Migrating your blog posts to Markdown with Upmark and Nokogiri

February 3, 2012


This post was originally published in the Rambling Labs Blog on February 3, 2012.


As I said in my last post, for our new site, we changed our blog engine from WordPress to the Postmarkdown gem. At the end of that post, I mentioned that we had to migrate the old posts from WordPress to Markdown.

To do this, we built a ruby script using the Upmark gem and the Nokogiri gem. Nokogiri is used for HTML and XML parsing, among other things, while Upmark is used to generate Markdown from a given HTML.

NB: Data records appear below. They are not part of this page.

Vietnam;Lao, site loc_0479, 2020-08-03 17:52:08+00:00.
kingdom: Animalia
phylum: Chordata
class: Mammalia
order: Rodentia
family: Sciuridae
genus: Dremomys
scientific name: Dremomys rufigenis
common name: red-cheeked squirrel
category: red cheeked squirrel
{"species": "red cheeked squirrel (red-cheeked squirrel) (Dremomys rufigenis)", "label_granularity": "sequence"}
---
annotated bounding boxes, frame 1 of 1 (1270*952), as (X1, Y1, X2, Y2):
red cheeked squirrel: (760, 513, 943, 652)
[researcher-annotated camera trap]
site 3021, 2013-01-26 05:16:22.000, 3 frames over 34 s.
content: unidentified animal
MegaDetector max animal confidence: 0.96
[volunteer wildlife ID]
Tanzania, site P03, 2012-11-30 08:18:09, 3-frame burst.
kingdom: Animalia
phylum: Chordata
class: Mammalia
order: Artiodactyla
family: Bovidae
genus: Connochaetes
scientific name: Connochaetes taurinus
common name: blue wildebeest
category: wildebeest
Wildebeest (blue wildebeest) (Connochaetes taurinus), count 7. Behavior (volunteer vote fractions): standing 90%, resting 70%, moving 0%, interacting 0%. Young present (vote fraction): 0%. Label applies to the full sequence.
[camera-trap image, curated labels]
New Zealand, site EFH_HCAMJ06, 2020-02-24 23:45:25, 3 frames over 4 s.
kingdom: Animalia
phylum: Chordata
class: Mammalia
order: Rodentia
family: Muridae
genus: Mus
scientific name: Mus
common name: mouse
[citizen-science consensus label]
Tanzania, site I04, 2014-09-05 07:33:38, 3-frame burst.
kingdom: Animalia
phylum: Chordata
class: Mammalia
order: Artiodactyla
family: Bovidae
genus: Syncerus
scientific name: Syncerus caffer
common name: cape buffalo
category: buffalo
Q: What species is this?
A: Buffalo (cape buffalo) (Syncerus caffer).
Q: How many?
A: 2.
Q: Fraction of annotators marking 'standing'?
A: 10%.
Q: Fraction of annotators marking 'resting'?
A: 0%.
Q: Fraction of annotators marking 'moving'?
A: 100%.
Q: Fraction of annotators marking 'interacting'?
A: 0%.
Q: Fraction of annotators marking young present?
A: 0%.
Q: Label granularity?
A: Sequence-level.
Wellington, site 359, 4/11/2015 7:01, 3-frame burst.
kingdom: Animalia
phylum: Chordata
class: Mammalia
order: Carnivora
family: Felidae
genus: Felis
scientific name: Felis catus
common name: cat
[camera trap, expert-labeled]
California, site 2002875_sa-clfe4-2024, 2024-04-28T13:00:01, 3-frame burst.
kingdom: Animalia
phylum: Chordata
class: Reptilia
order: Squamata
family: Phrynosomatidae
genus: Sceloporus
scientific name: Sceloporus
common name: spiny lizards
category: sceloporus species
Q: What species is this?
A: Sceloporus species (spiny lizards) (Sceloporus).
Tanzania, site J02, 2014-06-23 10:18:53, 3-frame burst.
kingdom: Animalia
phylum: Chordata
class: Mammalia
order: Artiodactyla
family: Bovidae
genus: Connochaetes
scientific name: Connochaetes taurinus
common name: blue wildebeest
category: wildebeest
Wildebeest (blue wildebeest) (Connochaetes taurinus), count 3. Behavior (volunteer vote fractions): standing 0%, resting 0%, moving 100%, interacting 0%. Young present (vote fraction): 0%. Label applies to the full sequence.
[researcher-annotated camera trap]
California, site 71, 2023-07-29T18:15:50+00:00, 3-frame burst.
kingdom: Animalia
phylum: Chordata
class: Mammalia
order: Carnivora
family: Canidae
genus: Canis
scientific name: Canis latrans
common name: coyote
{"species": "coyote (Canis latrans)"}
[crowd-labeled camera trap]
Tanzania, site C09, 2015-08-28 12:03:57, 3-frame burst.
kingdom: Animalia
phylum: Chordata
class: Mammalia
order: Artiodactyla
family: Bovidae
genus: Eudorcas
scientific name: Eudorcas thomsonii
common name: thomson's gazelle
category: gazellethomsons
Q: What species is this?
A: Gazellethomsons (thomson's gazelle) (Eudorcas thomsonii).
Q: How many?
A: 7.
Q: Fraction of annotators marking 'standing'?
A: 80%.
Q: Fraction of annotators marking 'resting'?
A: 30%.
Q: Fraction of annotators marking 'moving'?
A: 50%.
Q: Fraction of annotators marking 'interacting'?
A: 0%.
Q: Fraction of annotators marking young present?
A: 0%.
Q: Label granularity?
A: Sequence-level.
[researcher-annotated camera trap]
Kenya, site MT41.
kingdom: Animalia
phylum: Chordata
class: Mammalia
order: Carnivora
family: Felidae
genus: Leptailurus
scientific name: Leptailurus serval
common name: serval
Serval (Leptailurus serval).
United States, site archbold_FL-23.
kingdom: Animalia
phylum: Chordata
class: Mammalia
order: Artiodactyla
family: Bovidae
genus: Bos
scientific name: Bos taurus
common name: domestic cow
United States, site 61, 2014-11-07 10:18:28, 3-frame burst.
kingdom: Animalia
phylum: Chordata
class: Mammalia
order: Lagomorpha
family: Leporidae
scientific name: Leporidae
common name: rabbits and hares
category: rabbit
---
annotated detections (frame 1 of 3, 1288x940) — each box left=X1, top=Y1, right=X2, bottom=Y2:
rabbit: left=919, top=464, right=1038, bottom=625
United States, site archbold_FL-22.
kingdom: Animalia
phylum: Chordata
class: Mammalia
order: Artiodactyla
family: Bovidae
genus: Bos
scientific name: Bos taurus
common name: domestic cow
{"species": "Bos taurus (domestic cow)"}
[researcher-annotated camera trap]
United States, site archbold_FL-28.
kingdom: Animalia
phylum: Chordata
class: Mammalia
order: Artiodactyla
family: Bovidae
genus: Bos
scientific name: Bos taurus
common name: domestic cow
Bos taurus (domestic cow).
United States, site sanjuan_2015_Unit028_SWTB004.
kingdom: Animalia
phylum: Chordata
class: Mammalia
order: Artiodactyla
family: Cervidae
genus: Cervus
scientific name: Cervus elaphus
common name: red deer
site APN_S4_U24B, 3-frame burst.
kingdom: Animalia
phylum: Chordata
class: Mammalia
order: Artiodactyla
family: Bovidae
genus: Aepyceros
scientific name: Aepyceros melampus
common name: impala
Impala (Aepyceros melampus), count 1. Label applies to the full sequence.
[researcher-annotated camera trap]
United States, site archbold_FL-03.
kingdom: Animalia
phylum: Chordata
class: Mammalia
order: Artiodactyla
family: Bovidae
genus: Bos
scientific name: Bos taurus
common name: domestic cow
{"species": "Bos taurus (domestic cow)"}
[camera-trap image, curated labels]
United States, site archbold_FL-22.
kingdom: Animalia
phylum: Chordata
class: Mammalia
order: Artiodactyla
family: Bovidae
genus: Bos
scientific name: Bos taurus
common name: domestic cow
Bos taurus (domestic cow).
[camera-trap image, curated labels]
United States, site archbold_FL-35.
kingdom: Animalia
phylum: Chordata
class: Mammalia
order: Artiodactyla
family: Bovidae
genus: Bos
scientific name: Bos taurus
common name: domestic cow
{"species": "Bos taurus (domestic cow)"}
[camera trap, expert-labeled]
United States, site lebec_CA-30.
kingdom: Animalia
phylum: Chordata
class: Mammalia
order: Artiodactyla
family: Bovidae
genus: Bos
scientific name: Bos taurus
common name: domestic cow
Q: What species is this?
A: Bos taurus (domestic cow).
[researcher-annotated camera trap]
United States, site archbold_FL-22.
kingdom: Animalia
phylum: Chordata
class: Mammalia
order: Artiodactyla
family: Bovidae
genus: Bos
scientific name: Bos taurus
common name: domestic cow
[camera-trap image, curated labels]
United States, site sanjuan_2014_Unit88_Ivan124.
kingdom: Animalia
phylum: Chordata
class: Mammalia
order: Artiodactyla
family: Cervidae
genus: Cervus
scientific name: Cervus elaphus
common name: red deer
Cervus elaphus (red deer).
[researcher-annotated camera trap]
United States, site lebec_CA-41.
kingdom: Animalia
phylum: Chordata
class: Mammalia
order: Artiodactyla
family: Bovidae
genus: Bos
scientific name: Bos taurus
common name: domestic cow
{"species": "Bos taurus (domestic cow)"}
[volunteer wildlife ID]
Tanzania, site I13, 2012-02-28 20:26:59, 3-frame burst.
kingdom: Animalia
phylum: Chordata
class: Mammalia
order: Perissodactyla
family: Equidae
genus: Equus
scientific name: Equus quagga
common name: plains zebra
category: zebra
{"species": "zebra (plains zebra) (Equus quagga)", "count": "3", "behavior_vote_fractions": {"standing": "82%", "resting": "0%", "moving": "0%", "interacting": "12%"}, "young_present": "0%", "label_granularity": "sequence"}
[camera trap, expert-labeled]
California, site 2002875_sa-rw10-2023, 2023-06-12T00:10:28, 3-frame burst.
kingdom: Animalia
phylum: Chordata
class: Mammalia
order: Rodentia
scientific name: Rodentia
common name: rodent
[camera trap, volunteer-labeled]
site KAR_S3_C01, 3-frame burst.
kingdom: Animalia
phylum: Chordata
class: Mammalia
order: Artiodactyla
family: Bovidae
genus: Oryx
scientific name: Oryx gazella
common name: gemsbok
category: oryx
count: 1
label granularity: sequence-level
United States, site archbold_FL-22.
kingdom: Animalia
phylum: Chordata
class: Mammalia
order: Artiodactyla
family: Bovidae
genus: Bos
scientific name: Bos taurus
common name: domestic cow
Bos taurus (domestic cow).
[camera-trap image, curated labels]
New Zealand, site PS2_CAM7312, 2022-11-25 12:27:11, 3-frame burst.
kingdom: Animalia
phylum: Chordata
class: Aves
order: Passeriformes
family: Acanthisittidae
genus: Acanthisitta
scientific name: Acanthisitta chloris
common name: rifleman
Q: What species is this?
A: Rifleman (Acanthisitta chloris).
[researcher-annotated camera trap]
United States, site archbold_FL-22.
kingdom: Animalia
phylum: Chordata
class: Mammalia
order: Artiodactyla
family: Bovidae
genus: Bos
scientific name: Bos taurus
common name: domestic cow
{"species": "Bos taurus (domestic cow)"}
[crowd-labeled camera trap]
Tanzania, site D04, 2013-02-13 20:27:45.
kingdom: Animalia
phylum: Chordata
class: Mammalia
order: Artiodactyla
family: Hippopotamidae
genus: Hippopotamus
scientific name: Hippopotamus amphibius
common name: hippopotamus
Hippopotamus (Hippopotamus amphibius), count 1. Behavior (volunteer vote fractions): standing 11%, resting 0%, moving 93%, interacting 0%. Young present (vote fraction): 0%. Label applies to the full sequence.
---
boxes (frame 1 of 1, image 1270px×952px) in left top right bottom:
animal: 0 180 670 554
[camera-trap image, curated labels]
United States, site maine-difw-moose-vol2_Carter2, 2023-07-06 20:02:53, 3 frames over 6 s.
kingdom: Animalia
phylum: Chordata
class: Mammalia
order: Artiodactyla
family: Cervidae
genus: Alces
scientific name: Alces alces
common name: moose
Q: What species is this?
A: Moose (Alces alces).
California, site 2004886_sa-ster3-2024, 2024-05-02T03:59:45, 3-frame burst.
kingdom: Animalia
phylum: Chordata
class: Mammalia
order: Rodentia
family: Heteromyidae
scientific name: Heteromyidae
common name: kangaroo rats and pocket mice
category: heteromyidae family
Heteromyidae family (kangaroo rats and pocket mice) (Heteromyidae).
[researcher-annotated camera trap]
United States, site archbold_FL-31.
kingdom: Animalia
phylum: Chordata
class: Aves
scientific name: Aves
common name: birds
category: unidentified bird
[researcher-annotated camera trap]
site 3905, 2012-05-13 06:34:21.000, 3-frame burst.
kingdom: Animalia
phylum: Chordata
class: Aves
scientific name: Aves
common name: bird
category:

First, we exported our old blog posts from WordPress to an XML file that looks like this:

<?xml version="1.0" encoding="UTF-8" ?>
<!-- This is a WordPress eXtended RSS file generated by WordPress as an export of your site. -->
<!-- ... -->
<rss version="2.0"
     xmlns:excerpt="http://wordpress.org/export/1.1/excerpt/"
     xmlns:content="http://purl.org/rss/1.0/modules/content/"
     xmlns:wfw="http://wellformedweb.org/CommentAPI/"
     xmlns:dc="http://purl.org/dc/elements/1.1/"
     xmlns:wp="http://wordpress.org/export/1.1/"
        >
  <channel>
    <title>Rambling Labs</title>
    <link>http://www.ramblinglabs.com</link>
    <description></description>
    <pubDate>Fri, 23 Dec 2011 18:49:41 +0000</pubDate>
    <language>en</language>
    <wp:wxr_version>1.1</wp:wxr_version>
    <wp:base_site_url>http://www.ramblinglabs.com</wp:base_site_url>
    <wp:base_blog_url>http://www.ramblinglabs.com</wp:base_blog_url>
<!-- ... -->
<!-- Several items in the following format -->
    <item>
      <title>The Name of the post</title>
      <link>http://www.ramblinglabs.com/2012/12/the-name-of-the-post/</link>
      <pubDate>Mon, 05 Dec 2011 19:30:17 +0000</pubDate>
      <dc:creator>the_creator</dc:creator>
      <guid isPermaLink="false">http://www.ramblinglabs.com/?p=8</guid>
      <description></description>
      <content:encoded><![CDATA[<!-- A lot of HTML -->]]></content:encoded>
      <!-- ... -->
    </item>
<!-- ... -->
    </channel>
</rss>

Then, on the script, we read the items with Nokogiri:

File.open("export.xml") do |file|
  items = Nokogiri::XML(file).xpath("//channel//item")
end

After that, we migrate the HTML to Markdown with Upmark:

  # ...
  items.each do |item|
    content = Upmark.convert(item.at_xpath("content:encoded").text)
  end
  # ...

And finally, write the appropriate files (in app/posts for Postmarkdown) with these lines, inside the loop as well:

    date_str = item.at_xpath("wp:post_date_gmt").text + " +0000"
    name = item.at_xpath("wp:post_name").text.strip

    date = Time.parse(date_str).utc
    filename = date.strftime("%Y-%m-%d-%H%M%S-"+name+".markdown")
    path = 'app/posts/'+filename

    File.open(path, 'w') do |f|
      f.puts content
    end

Pretty cool, huh?!